Top of Mind: Survey: Treasury's Methods in Flux

October 1, 2007

by Alan Radding

What is the most important driver in the corporate treasury function right now? Internal efficiency initiatives, according to three-quarters of the respondents in the latest Business Finance/JPMorgan Chase survey.

This past spring, Business Finance invited readers to participate in a survey of trends impacting the treasury function in their organization and received responses from almost 500 readers at companies both large and small (median annual revenue, $277 million). In addition to examining the impact of various forces on the treasury function of companies, the survey also investigated specific trends, particularly the migration from paper to electronic payment methods and the issue of fraud and its prevention.

"What is interesting is the differences by the size of the company," says Sarah Jones, senior vice president and head of the Treasury and Securities Services Liquidity and Investment Products group at JPMorgan Chase, a sponsor of the survey. For example, 79 percent of large companies identified internal efficiency as the factor of greatest importance in the treasury area. Among smaller companies, 73 percent identified the economy as the most important factor impacting the treasury function. M&As, the third-ranking factor, were cited by 61 percent of the larger companies but only 27 percent of the smaller companies.

However, the large/small dichotomy again showed in the responses to globalization, the factor ranking fourth overall. Globalization was cited as an important factor by 51 percent of larger companies but only 35 percent of smaller ones.
--*--
Set of tasks
(1) From the treasury survey article, copy word for word the passage from "What is the" to "and its prevention.".
(2) According to the treasury survey article, what was the median annual revenue of the responding companies?
(3) Decide whether each statement agrees with the treasury survey article, answering yes or no and quoting the words that settle it: (a) The survey drew responses from almost 500 readers. (b) Globalization was cited as an important factor by 51 percent of smaller companies. (c) Internal efficiency was named the factor of greatest importance by 79 percent of large companies.
The stored records play no part in this work.

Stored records
--*--
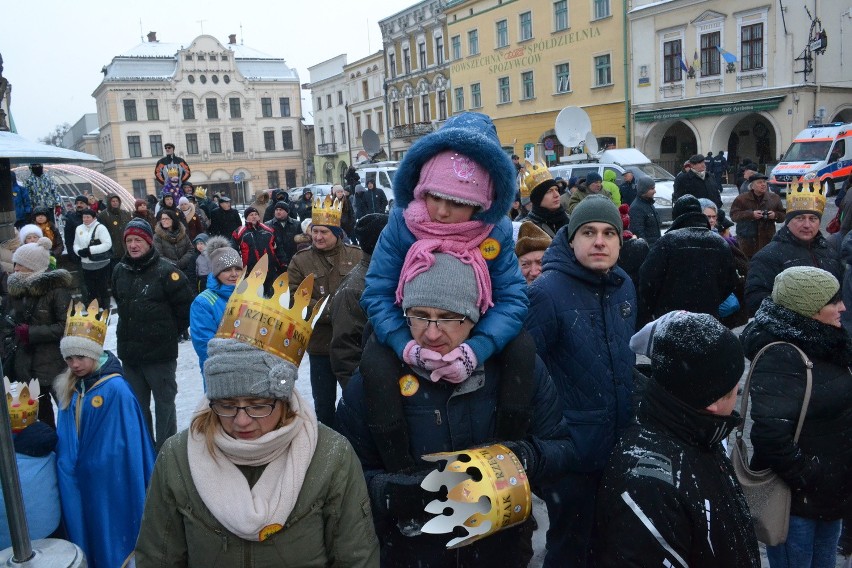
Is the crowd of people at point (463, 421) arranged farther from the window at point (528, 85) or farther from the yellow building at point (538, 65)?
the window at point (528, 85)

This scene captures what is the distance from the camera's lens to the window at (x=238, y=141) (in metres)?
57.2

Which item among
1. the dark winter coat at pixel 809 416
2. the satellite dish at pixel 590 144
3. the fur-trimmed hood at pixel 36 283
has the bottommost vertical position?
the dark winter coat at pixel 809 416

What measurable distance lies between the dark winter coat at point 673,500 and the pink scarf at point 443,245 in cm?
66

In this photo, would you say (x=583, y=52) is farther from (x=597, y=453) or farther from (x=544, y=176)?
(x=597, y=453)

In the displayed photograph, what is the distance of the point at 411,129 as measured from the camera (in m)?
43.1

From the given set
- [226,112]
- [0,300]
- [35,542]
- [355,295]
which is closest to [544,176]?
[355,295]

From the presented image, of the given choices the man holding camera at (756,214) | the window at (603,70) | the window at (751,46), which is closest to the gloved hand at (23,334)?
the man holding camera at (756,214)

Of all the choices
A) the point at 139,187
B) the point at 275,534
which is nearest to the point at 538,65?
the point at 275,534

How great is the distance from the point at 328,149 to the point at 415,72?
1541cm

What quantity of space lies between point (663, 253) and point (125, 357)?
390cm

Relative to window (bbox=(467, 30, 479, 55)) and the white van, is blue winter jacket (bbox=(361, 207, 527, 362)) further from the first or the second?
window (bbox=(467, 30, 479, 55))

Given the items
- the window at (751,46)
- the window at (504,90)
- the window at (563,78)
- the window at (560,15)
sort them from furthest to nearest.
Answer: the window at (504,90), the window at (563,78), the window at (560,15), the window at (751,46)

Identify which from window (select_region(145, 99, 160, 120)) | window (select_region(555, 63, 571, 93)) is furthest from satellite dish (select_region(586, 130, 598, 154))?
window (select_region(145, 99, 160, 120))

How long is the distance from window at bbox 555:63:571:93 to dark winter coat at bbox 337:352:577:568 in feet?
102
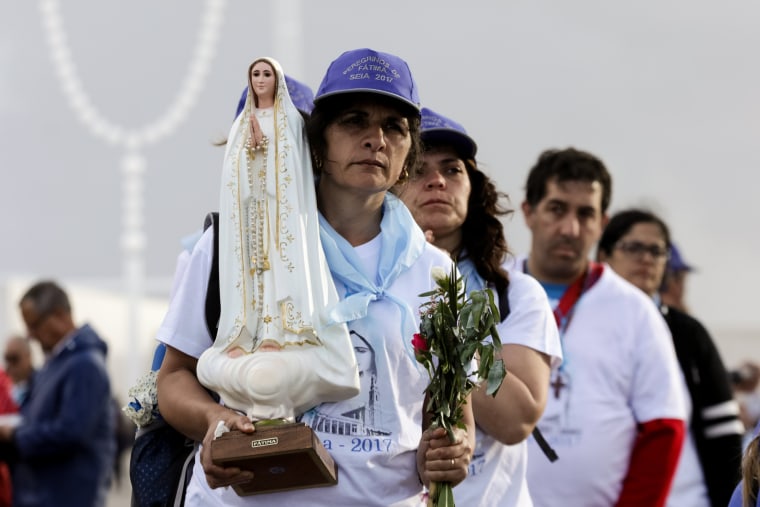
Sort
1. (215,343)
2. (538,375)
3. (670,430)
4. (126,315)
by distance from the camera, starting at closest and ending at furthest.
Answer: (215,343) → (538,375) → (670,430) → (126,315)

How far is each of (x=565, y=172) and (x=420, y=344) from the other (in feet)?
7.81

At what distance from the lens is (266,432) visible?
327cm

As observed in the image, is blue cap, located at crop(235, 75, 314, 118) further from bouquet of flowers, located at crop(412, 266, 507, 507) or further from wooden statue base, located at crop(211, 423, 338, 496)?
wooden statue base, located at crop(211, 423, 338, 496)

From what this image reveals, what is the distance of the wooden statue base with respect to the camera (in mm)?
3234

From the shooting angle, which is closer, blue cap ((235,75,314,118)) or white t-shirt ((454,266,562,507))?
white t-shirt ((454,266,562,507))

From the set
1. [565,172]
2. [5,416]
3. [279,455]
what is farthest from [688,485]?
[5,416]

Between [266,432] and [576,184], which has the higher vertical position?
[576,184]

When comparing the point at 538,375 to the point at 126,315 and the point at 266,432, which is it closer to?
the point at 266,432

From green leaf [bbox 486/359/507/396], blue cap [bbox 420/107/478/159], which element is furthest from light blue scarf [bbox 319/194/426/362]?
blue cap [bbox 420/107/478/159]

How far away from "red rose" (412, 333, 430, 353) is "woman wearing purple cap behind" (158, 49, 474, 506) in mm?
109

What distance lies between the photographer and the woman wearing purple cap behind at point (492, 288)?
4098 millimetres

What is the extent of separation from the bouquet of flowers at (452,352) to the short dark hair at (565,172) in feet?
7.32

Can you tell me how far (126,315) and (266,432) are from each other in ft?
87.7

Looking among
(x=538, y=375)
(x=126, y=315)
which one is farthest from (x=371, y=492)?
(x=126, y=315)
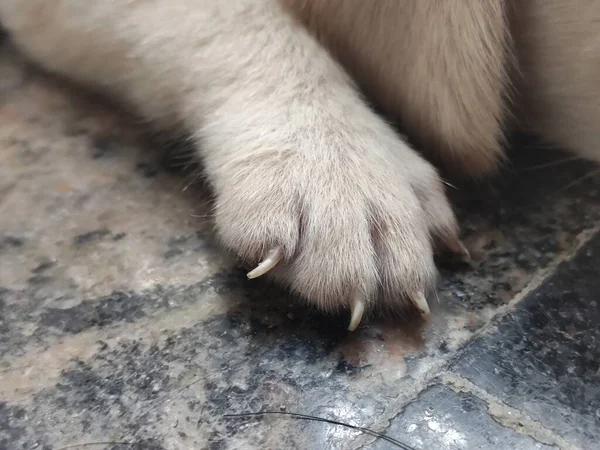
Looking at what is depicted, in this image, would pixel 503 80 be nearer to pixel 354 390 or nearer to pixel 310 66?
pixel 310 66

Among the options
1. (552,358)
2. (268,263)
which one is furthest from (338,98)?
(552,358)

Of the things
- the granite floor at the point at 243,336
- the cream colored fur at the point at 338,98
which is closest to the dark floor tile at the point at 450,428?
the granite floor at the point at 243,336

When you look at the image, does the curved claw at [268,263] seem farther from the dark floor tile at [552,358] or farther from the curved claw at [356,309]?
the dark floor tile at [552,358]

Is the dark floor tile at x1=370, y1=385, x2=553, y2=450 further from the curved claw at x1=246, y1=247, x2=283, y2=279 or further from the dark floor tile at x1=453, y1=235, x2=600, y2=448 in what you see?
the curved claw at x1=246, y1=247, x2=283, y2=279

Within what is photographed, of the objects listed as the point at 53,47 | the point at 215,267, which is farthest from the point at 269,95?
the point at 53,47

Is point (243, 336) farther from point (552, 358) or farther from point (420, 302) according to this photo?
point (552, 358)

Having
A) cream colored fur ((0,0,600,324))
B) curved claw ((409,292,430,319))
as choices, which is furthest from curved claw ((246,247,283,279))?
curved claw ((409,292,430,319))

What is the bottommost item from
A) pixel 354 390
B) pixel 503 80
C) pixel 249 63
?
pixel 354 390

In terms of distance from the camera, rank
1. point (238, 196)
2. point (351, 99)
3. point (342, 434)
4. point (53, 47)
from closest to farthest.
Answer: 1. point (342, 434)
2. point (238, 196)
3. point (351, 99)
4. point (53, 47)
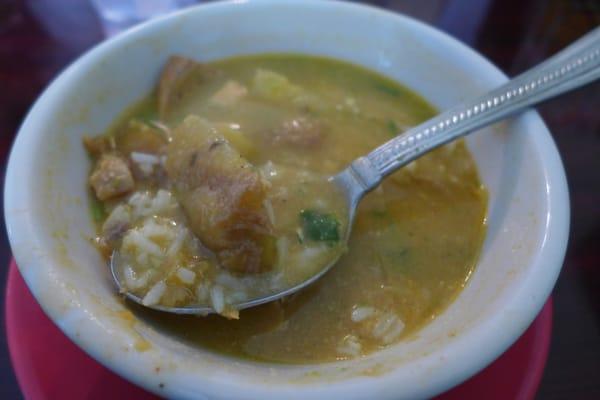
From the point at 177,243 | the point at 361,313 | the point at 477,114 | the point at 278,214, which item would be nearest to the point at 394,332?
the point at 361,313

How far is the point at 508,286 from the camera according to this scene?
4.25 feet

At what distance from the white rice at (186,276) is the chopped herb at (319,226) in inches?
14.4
--*--
Final results
(1)
What is the most important driver in the corporate treasury function right now? Internal efficiency initiatives, according to three-quarters of the respondents in the latest Business Finance/JPMorgan Chase survey.

This past spring, Business Finance invited readers to participate in a survey of trends impacting the treasury function in their organization and received responses from almost 500 readers at companies both large and small (median annual revenue, $277 million). In addition to examining the impact of various forces on the treasury function of companies, the survey also investigated specific trends, particularly the migration from paper to electronic payment methods and the issue of fraud and its prevention.

(2) $277 million.

(3)
(a) Yes: "received responses from almost 500 readers"
(b) No: "Globalization was cited as an important factor by 51 percent of larger companies but only 35 percent of smaller ones"
(c) Yes: "79 percent of large companies identified internal efficiency as the factor of greatest importance in the treasury area"